> [DOCUMENT EXCERPT]
================================

Should I get an offset mortgage?
If you’ve got cash in a savings account and it’s not earning much interest it could be more beneficial to offset it against your mortgage and reduce the amount of interest you pay. We explain off-set mortgages, examine the pros and cons and whether it's right for you.
What is an offset mortgage?
An offset mortgage is a mortgage which is linked to a savings account. The balance on these savings are then used to reduce the interest charged against the mortgage (thereby saving money), as opposed to a ‘conventional’ mortgage in which interest is charged against the total borrowed amount. The savings balance is not actually used to repay a mortgage but ‘sits’ alongside- essentially as a provisional ‘over payment’- while also allowing customers to dip into their account as and when the need arises.
How does an offset mortgage work in practice?
Let’s assume that you have taken out a mortgage for £200,000 at 3% interest, with £30,000 already tucked away in a savings account. By ‘offsetting’ these savings against the full mortgage amount, you will only actually have to pay interest on a total of £170,000. The interest rate on the total mortgage amount would equate to £6,000 per year; however, if we calculate the interest on the offset amount only it comes to £5,100, thereby representing an annual saving of £900.
If the savings had been left in an account paying 2% interest you would have earned £600; £300 less than the figure ‘earned’ from the mortgage. Remember, however, that if you choose to withdraw a sum of money from their linked savings or current account, then the repayment amount will increase proportionately.
How else can I benefit from an offset mortgage?
Aside from the annual savings, an offset mortgage will also offer customers the choice between paying back the borrowed amount over a shorter term or making lower monthly payments. This is because mortgage payments are based upon the full loan amount (as opposed to the offset amount), which means that borrowers are actually overpaying each month and thereby reducing the length of time it takes to pay off the total. Indeed, depending upon the total offset savings amount, your mortgage term could be cut by months or, even, years. Alternatively, if you wish to save money in the short term, your lender may allow you to adhere to the standard terms of the mortgage, thereby reducing your monthly repayments.
What type of offset mortgages are there?
As with any ‘conventional’ package, offset mortgages are offered at both fixed and variable rates of interest, and should be chosen according to circumstances and the advice given by a mortgage broker.
Are mortgage rates higher with an offset mortgage?
Typically speaking, rates for an offset mortgage are slightly higher than for a conventional mortgage (by on average 0.2-0.5%), although there has been something of a shift in the past few years.
It’s worth bearing in mind that some lenders will charge a higher rate of interest if you choose to reduce your monthly payments or pay back the mortgage quicker.
How can an offset mortgage help my children buy a home?
There are a few offset mortgage deals available which allow for parental savings to be offset against a child or family members mortgage- these are known as Family Offset Mortgages. Mortgages such as these work in exactly the same way as discussed above (with the mortgage holder subject to reduced interest payments in relation to offset savings) while allowing parents or grandparents to retain full control of the invested amount, thereby helping children to get their foot onto the property ladder without recourse to a large gifted sum of money.
The major disadvantage with this, however, is that parents will lose the interest on their savings for the duration of the mortgage and will not be able to get their money back until the mortgage has been paid to within 75-80% of the property value. For more ways to help your child buy a home read our guide on helping your children by a home
Is an offset mortgage for me?

================================

Spatial question listing

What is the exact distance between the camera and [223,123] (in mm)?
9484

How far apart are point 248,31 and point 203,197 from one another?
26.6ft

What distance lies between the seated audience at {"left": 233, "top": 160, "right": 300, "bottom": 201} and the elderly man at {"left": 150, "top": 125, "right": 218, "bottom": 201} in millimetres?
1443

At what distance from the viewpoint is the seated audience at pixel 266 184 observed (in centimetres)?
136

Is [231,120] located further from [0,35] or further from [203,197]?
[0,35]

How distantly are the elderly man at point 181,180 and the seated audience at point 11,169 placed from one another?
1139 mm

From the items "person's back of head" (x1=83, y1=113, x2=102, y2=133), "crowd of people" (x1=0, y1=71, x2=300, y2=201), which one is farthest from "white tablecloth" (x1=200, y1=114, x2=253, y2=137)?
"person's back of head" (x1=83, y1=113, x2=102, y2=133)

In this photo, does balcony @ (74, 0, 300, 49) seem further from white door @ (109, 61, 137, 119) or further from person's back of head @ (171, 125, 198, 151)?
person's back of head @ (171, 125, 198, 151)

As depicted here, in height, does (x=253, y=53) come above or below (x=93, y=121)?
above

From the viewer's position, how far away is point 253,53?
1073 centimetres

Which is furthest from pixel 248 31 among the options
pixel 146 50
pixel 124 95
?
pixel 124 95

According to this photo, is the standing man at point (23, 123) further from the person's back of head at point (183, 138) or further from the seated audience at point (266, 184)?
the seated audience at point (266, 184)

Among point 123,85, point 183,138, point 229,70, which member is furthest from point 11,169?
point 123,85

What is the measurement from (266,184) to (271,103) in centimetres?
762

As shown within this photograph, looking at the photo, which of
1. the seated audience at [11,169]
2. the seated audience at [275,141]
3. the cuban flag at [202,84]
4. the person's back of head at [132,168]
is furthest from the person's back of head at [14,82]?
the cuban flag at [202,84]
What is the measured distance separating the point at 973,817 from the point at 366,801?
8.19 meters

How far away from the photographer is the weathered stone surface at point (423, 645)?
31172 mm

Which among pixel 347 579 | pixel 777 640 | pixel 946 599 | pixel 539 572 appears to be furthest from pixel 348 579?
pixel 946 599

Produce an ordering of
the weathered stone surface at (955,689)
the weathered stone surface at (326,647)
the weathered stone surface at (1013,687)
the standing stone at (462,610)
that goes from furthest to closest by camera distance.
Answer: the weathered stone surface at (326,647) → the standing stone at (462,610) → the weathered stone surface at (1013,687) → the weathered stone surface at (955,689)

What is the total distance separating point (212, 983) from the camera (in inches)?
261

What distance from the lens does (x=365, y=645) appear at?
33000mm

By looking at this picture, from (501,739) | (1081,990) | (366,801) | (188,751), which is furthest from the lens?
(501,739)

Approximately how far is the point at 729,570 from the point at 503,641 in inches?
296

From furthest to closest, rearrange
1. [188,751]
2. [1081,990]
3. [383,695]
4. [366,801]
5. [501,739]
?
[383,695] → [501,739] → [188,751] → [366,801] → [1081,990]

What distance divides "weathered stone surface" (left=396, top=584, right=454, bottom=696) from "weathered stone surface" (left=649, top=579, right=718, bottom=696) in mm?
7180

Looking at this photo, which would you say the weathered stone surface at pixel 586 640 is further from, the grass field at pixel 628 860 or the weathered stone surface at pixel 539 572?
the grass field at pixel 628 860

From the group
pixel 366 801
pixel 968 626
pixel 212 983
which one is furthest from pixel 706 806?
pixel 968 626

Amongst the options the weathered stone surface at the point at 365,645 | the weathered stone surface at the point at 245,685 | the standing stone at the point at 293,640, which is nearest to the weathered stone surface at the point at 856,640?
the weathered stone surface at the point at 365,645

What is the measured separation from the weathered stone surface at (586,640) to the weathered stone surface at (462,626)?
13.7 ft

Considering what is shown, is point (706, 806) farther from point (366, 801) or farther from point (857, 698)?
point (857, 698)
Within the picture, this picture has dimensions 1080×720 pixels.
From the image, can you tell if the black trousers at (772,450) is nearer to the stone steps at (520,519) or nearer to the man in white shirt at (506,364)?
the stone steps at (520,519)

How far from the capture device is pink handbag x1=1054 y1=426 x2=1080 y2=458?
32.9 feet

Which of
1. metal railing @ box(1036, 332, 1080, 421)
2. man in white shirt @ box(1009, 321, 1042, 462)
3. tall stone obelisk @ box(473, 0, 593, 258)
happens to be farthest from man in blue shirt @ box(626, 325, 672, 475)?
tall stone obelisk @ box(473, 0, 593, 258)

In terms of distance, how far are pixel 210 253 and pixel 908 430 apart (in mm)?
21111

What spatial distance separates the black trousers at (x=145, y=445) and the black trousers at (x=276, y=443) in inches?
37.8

================================

> [WRITTEN REQUEST 1]
Answer these questions about the offset mortgage article:
(a) In the worked example, what annual saving does offsetting the savings produce?
(b) On average, by how much are offset mortgage rates higher than rates for a conventional mortgage?
(c) What are the deals called that allow parental savings to be offset against a child's mortgage?
> [WRITTEN REQUEST 2] Transcribe the lines of the listing from the one containing "Within the picture, this" through the end of the listing, inclusive.

> [TASK ANSWER 1]
(a) £900
(b) 0.2-0.5%
(c) Family Offset Mortgages

> [TASK ANSWER 2]
Within the picture, this picture has dimensions 1080×720 pixels.
From the image, can you tell if the black trousers at (772,450) is nearer to the stone steps at (520,519) or nearer to the man in white shirt at (506,364)?
the stone steps at (520,519)

How far from the capture device is pink handbag x1=1054 y1=426 x2=1080 y2=458?
32.9 feet

Which of
1. metal railing @ box(1036, 332, 1080, 421)
2. man in white shirt @ box(1009, 321, 1042, 462)
3. tall stone obelisk @ box(473, 0, 593, 258)
happens to be farthest from man in blue shirt @ box(626, 325, 672, 475)?
tall stone obelisk @ box(473, 0, 593, 258)

In terms of distance, how far are pixel 210 253 and pixel 908 430 apart (in mm)?
21111

What spatial distance separates the black trousers at (x=145, y=445) and the black trousers at (x=276, y=443) in inches?
37.8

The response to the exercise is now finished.